それから遥は、少しずつ夜の店を手放しはじめた。
常連客に別れを告げ、新しいスタッフを雇い、週に数日は昼の仕事を手伝うようになった。
けれどそれは、朝を生きるという意味ではなかった。
ただ、“君がいた夜”に区切りをつけたかったのだ。
紗月には、もう会わなかった。
何度か駅のホームや雑踏で似た後ろ姿を見かけた気がしたが、追いかけなかった。
彼女が笑っているなら、それでよかった。
四月。

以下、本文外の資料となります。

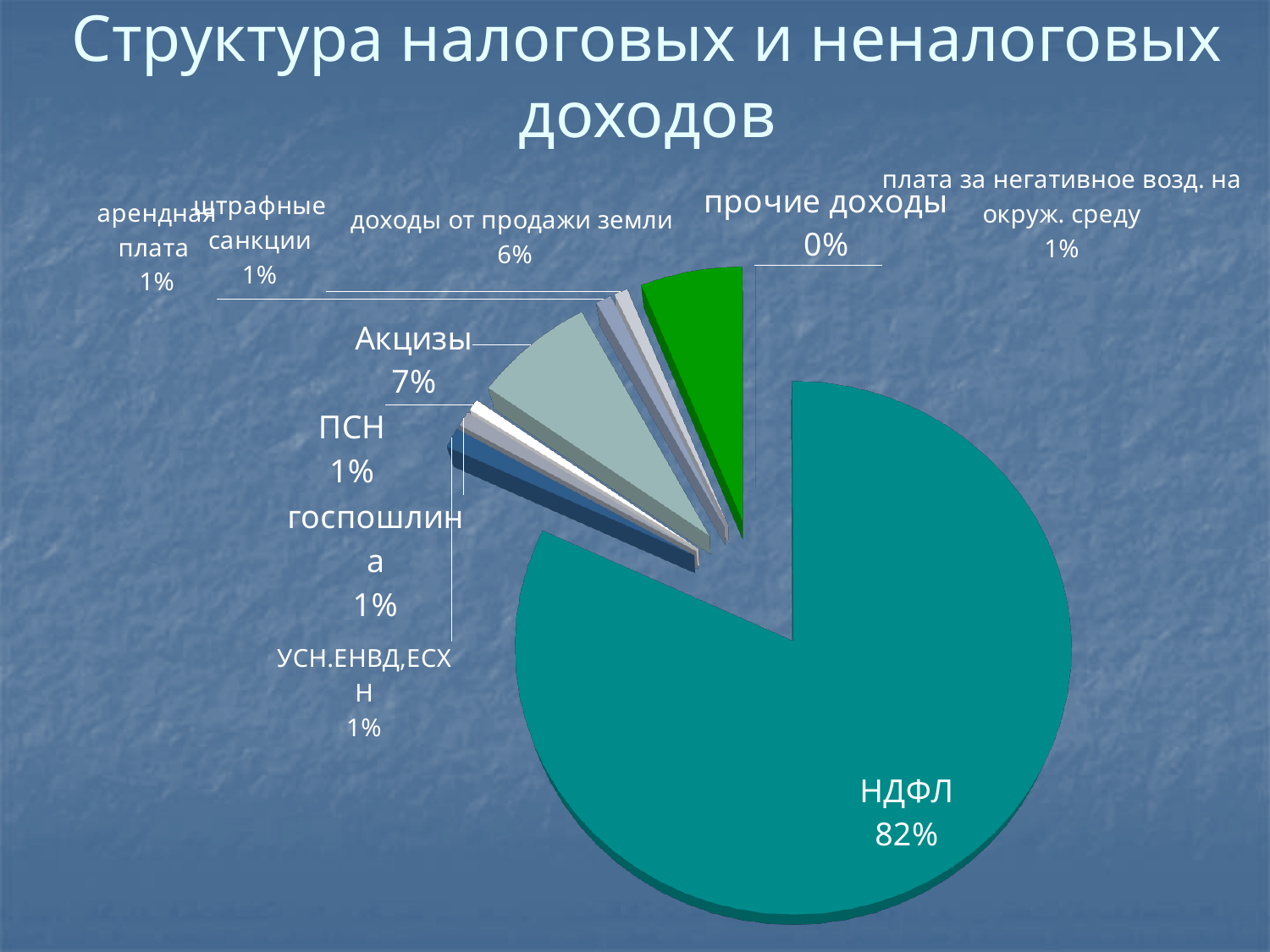
Which category has the largest share of the pie? НДФЛ What kind of chart is shown on the slide? pie chart What is the title of the chart? Структура налоговых и неналоговых доходов Which category has the smallest share of the pie? прочие доходы How many categories are shown in the pie chart? 10 Which has a larger share, Акцизы or доходы от продажи земли? Акцизы What share of the pie does НДФЛ have? 82% What share of the pie does Акцизы have? 7% What is the difference between the shares of НДФЛ and Акцизы? 75% What share of the pie does плата за негативное возд. на окруж. среду have? 1% What share of the pie does доходы от продажи земли have? 6% What share of the pie does прочие доходы have? 0%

春の終わり。
遥は、久しぶりに朝のカフェに入った。
小さな子どもを連れた母親、登校途中の学生、出勤前のビジネスマン。
そこには、自分が長いあいだ背を向けていた「生活」が流れていた。
コーヒーを一口飲み、ふと思った。
――もし、あの日、弟を止めなければ。
――もし、紗月に何も背負わせなければ。
過去に囚われたままでは、前に進めない。
でも過去を消すこともできない。
だから遥は、その日、夜の店の看板を降ろした。
せめて、“夜のまま”にはとどまらないように。
彼は、少しだけ光の差す方へ歩き出した。
それが、ふたりの物語の静かな終わりだった。
遥は、もうバーのカウンターには立っていなかった。
店は別の若いバーテンダーに引き継がれ、彼は昼間の仕事を手伝いながら、静かに暮らしていた。

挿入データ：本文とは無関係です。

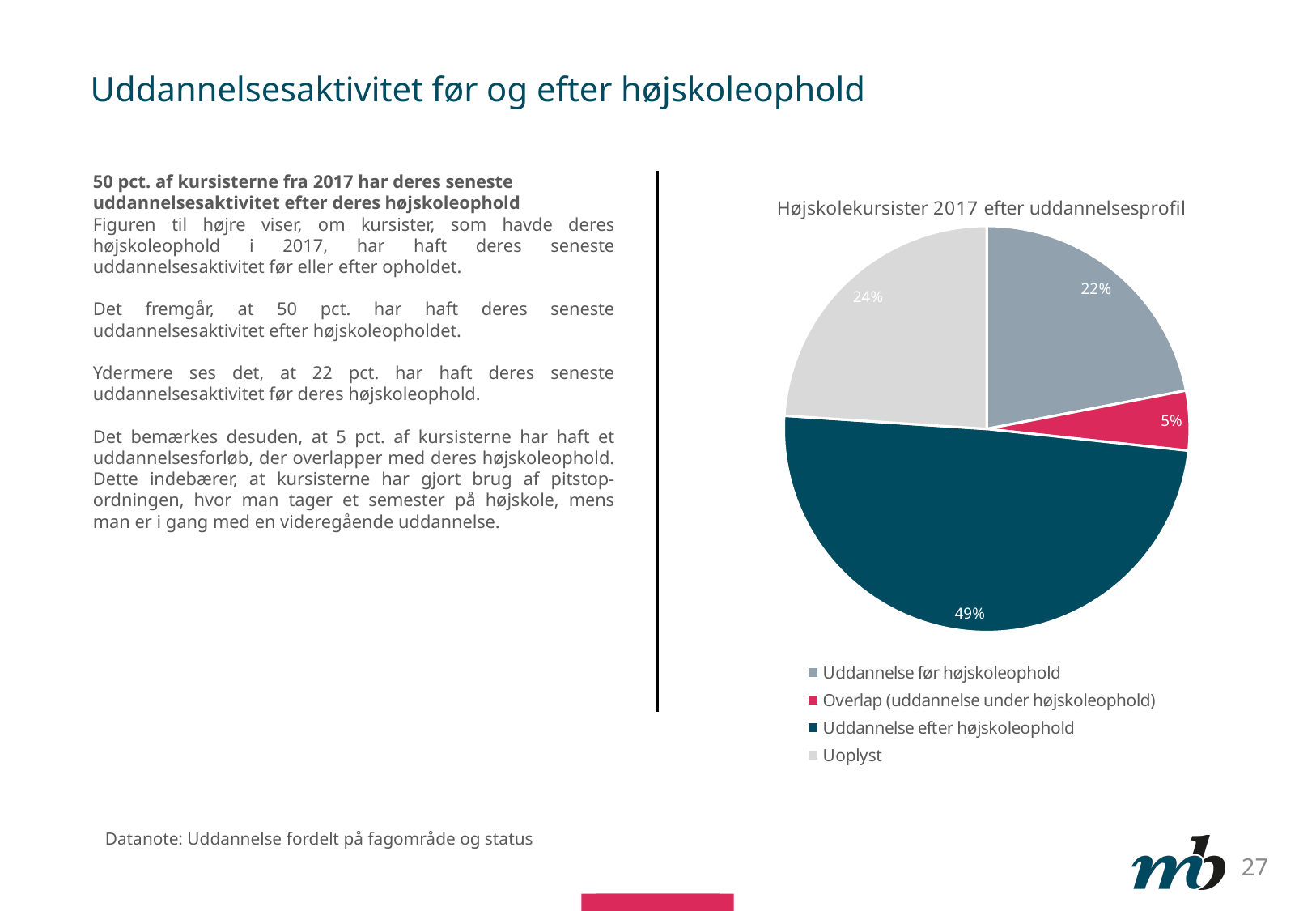
Which category has the largest slice of the pie? Uddannelse efter højskoleophold Which is larger: the slice for 'Uoplyst' or the slice for 'Uddannelse før højskoleophold'? Uoplyst What share of the pie is labelled 'Uddannelse efter højskoleophold'? 49% What colour is the slice for 'Overlap (uddannelse under højskoleophold)'? Red What share of the pie is labelled 'Overlap (uddannelse under højskoleophold)'? 5% What share of the pie is labelled 'Uoplyst'? 24% What is the difference in percentage points between 'Uddannelse efter højskoleophold' and 'Uddannelse før højskoleophold'? 27 percentage points What is the title of the chart? Højskolekursister 2017 efter uddannelsesprofil Which category has the smallest slice of the pie? Overlap (uddannelse under højskoleophold) What share of the pie is labelled 'Uddannelse før højskoleophold'? 22% What type of chart is shown on the slide? Pie chart How many categories does the legend list? 4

それでも完全に“朝の人間”になったわけではなかった。
起床は昼過ぎ。夜は本を読むか、街を歩く。
それでも、かつてのように夜だけに縛られることはなくなった。
春が過ぎ、夏の終わりが近づいたころ、遥はひとりで図書館の近くの公園を歩いていた。
ふと、ブランコに腰かける小学生たちの声が聞こえる。
笑い声。誰かの呼ぶ声。陽射しの中で跳ねる影。
そこに、見覚えのある横顔があった。
紗月だった。
白いシャツに、ベージュのロングスカート。
長い髪を一つに結び、サンダルの足元に柔らかい日差しを受けていた。
子どもたちに囲まれながら、変わらない笑顔で話していた。
彼女は、やはり“朝の人間”だった。
その姿は、何よりもはっきりとそれを示していた。
遥は声をかけなかった。
ただ、少し離れたベンチに腰を下ろして、しばらくその光景を眺めていた。
不意に紗月が視線を上げた。
遠くのベンチに座る遥の存在に気づいたのかどうか、それは分からなかった。
けれど彼女は、ふと、優しく微笑んだ。
遥はそっと帽子のつばを下げ、小さく頭を下げた。
まるで、さよならの代わりのように。
再び彼女が子どもたちの輪に戻るのを見届けてから、遥はベンチを立った。
足取りは軽くもなく、重くもなかった。
過去はきっと、消えない。
けれど、それを“抱えたまま”でも、歩いていける。
彼は今でも、夜のことを嫌いではない。
だが、それだけを生きる理由も、もうなかった。
“朝へ行く君”を見送った夜は、確かに痛みを残した。
けれど、その痛みがあったからこそ、今の僕はここにいる。
遥は空を見上げた。
やわらかな夕暮れが、街を包んでいた。
夜が始まるその直前――ほんのひとときの、名前のない時間。
そこに立っていられるだけで、充分だと思えた。
夜へ行く僕。
朝へ行く君。
たとえ同じ時間にいられなくても、
心のどこかで、あの日の光と影は、きっと重なっている。
それが、ふたりの物語の、最後の答えだった。